In the 'Democratic' Republic of the Congo nearly 22 million people (a population number about equal to Netherlands and Ireland combined), are facing starvation and malnutrition.
This is in a country with more agricultural land (80 million hectares of arable land), than any African country, with the potential to feed up to 2 billion people yet it cannot provide food for its 100 million inhabitants.
In the DRC’s case, however, war is the root cause and the seed of this starvation. Congolese people had already been ravaged by years of imported conflicts, which killed more than 5.4 million people between 1998 and 2008 – mostly through starvation or disease. Half of those who died were children – an entire generation. It is not drought or floods but the international climate of apathy to the suffering and the policy of impunity. the international community chooses to turn a blind eye, ostensibly for “peace”. Yet there is still no peace to keep. There more than 17,000 UN peacekeepers deployed in the country, almost four times as many as in 2002 but still there is no peace.
Joseph Kabila, president of the DRC from 2001 to 2019, whose security forces were linked to killings and torture. The Rwandan president, Paul Kagame, who allegedly supported the M23 militia gang responsible for atrocities in the DRC. Last July, the DRC’s new president, Félix Tshisekedi, promoted General Gabriel Amisi, known as “Tango Four”, to the rank of army inspector general in spite of him being under US and EU sanctions for alleged human rights violations.

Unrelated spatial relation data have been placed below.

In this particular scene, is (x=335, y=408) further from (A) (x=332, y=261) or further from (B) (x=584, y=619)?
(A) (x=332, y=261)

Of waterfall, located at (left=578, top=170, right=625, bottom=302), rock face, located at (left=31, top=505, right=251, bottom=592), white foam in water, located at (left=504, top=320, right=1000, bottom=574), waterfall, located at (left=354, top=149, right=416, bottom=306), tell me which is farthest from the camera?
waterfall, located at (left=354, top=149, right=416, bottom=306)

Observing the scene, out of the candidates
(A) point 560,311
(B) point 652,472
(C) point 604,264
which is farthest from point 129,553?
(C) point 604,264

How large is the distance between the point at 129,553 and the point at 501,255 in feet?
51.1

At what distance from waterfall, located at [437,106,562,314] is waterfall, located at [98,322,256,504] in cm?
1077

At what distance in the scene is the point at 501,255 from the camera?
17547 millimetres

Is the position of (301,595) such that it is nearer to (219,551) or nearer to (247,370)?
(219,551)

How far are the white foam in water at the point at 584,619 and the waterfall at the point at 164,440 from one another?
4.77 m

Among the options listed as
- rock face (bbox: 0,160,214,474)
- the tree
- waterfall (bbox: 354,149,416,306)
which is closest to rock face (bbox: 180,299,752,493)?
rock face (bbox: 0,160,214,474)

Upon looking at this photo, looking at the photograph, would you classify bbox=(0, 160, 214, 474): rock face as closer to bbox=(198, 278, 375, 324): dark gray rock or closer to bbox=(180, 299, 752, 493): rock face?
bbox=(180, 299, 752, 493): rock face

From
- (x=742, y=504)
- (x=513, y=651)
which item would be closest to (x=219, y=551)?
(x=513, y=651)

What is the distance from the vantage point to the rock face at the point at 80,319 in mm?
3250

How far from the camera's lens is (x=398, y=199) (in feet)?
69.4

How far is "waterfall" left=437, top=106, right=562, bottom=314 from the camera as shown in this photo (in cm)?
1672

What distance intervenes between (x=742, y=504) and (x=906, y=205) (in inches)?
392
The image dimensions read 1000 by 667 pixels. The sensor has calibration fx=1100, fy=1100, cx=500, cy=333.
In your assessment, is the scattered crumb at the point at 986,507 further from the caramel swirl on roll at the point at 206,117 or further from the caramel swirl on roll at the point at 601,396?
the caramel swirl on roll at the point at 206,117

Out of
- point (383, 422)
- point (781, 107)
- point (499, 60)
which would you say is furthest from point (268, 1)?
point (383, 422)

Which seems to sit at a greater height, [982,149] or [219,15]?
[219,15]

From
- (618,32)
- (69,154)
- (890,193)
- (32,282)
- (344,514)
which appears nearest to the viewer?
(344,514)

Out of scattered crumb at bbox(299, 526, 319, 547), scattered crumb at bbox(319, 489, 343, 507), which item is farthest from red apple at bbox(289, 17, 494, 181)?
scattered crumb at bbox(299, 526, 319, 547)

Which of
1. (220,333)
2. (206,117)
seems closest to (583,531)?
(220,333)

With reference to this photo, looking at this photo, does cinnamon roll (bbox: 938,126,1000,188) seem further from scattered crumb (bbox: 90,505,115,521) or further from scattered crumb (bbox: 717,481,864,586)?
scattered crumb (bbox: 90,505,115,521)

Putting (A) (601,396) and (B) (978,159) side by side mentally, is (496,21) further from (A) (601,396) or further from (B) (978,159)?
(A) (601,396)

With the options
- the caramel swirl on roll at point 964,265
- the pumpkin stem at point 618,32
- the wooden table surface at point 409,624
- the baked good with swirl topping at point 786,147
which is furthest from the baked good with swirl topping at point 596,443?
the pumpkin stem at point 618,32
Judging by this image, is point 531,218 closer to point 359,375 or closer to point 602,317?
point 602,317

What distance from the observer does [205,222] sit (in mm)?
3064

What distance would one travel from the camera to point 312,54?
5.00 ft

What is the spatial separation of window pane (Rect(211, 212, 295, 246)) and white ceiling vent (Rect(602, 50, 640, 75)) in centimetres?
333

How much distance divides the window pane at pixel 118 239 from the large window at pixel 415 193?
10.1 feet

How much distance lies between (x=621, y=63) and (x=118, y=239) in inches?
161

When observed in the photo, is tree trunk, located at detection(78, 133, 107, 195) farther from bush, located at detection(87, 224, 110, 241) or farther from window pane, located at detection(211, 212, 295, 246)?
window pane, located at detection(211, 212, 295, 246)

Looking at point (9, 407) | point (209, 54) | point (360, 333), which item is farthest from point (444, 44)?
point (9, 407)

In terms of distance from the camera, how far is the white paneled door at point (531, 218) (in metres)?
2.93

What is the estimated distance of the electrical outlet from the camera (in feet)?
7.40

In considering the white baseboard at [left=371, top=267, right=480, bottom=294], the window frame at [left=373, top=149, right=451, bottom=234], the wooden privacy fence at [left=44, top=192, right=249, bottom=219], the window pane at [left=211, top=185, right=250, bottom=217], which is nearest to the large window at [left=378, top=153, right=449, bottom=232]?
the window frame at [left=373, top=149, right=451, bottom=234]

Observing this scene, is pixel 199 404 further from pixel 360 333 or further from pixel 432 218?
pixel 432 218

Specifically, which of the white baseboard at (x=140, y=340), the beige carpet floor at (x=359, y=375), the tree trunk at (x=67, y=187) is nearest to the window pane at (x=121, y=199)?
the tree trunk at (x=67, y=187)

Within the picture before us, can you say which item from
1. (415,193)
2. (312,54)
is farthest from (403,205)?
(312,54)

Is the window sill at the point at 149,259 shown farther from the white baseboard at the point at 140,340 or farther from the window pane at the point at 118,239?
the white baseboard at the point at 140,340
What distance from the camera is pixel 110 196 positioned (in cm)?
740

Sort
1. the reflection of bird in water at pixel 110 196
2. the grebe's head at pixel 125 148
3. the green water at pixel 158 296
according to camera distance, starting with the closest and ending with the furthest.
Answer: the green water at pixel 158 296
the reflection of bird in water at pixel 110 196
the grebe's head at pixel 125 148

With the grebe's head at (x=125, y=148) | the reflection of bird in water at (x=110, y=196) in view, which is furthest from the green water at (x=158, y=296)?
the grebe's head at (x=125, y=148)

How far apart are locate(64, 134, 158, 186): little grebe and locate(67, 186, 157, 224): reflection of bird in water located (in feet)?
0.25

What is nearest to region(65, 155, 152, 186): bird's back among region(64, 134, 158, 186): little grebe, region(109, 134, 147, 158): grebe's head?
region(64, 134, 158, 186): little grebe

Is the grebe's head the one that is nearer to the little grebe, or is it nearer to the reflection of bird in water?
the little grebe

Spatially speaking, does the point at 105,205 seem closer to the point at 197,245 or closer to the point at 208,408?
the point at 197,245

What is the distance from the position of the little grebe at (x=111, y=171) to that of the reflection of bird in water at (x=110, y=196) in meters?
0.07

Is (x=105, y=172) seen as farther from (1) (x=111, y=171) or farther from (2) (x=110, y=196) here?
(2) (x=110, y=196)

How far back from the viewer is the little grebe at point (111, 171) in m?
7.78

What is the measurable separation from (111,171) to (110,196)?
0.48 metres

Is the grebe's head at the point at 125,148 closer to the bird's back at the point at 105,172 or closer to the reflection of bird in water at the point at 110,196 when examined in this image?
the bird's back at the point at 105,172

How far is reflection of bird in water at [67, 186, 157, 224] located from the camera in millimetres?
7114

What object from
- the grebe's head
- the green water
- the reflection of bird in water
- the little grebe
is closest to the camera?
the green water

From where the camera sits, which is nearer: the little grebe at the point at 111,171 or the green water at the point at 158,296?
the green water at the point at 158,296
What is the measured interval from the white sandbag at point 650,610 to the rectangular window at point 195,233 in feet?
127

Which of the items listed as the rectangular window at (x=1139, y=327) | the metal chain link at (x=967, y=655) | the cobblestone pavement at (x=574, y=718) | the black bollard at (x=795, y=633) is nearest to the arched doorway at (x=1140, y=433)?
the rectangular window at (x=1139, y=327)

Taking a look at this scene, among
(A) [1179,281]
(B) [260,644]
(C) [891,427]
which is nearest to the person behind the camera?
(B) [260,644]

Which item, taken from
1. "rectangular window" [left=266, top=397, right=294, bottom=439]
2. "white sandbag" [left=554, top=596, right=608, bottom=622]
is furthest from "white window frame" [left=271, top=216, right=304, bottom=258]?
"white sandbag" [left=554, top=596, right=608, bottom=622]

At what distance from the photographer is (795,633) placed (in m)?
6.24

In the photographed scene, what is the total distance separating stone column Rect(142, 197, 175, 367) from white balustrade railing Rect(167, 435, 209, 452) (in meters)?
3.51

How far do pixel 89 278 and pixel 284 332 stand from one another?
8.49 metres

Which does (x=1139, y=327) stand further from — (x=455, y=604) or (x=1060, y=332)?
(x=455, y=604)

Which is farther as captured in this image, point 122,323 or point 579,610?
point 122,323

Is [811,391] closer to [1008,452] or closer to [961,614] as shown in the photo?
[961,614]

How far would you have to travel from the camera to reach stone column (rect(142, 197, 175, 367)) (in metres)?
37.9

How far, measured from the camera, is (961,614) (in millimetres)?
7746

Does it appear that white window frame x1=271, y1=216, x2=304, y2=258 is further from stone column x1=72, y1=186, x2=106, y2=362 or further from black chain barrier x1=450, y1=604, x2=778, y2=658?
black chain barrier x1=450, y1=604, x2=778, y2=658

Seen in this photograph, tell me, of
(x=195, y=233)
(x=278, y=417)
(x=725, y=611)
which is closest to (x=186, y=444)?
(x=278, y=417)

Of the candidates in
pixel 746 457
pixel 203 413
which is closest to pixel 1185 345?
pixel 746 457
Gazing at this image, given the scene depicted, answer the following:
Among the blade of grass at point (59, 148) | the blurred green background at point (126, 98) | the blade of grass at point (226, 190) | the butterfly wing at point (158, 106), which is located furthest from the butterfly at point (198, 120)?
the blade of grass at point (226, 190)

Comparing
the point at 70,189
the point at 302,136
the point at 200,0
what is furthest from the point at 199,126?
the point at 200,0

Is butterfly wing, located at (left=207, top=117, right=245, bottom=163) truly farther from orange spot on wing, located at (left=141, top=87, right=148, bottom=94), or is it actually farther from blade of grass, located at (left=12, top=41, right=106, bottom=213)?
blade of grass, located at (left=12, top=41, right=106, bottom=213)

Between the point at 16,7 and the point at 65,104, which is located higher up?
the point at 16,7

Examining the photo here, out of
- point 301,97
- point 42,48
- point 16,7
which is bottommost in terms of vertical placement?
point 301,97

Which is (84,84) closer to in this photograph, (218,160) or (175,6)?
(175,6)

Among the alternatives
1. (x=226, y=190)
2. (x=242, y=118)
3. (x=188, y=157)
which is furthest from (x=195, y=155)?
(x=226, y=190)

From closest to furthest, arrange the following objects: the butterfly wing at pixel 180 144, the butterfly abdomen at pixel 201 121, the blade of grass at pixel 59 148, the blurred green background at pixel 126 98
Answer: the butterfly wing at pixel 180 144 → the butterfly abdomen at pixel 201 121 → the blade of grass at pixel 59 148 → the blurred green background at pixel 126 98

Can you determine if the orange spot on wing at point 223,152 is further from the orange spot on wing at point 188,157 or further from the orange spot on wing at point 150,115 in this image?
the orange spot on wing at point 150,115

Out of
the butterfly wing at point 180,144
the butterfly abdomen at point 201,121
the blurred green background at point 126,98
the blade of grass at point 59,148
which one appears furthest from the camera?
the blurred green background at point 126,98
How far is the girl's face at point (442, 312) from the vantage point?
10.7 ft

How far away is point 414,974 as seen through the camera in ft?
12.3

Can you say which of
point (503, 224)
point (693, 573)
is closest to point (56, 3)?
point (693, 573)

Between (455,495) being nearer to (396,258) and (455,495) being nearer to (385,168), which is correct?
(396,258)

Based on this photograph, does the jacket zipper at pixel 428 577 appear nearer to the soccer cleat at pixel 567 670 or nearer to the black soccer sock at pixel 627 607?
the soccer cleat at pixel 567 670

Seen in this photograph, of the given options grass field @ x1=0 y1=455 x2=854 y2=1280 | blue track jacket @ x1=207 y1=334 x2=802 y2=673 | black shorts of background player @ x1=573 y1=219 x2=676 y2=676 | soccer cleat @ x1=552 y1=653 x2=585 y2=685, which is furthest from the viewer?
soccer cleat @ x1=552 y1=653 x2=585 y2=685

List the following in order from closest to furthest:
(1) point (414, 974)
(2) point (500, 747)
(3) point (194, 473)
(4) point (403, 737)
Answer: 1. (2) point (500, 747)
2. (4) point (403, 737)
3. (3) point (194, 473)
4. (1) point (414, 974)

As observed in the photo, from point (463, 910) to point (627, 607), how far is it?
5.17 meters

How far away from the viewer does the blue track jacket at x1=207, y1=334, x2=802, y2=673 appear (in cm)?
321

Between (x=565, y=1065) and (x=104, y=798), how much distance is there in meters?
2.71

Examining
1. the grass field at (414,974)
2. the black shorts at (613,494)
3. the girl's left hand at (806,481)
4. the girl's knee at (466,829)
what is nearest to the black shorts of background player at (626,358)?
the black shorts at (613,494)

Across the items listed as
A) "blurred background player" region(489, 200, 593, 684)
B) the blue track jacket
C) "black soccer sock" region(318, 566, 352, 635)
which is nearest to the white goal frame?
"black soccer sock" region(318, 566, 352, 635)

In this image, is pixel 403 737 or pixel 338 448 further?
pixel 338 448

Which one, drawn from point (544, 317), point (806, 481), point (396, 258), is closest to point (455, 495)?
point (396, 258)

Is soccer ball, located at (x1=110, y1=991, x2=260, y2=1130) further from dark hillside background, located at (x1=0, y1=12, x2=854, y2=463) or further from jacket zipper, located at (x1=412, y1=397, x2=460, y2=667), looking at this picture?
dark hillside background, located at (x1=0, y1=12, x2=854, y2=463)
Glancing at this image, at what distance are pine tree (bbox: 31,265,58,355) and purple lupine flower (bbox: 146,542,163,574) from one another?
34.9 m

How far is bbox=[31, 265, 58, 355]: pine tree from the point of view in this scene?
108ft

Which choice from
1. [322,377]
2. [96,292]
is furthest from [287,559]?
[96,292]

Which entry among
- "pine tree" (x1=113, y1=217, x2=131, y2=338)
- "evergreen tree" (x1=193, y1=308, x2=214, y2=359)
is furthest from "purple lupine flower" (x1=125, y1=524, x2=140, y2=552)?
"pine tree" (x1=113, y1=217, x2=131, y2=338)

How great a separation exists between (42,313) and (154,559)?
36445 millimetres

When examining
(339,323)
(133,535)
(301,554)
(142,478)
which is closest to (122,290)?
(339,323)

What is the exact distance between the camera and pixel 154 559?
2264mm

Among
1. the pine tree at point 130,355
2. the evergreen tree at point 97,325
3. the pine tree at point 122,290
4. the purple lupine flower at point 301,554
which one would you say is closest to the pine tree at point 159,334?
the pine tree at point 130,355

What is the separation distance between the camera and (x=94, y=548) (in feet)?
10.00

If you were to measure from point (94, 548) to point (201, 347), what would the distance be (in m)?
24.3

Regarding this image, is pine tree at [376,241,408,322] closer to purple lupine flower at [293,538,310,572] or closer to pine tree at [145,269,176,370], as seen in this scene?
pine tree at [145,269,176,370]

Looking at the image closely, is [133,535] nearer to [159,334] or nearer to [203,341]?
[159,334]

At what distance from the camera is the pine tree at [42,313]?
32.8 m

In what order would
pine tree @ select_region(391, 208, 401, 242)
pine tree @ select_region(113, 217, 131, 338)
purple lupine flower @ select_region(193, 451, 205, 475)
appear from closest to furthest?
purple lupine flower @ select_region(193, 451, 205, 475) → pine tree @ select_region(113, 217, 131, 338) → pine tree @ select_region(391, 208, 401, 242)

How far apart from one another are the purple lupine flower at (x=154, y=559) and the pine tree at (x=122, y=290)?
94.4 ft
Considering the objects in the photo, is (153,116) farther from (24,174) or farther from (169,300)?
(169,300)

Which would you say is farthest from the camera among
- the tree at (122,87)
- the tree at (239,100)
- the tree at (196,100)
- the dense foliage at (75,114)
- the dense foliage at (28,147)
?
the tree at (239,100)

There are the growing numbers of militia who are killing Congolese people today. They kill for for control of minerals such as tungsten. There are more than 100 “devolved” militia groups killing, raping, looting and displacing people who ratchet up the misery caused by diseases, displacement and destruction of local food production and food chains.
There are about 6.6 million Congolese are internally displaced because of violence; three times as many as in 2002.
This is an internationally sanctioned catastrophe.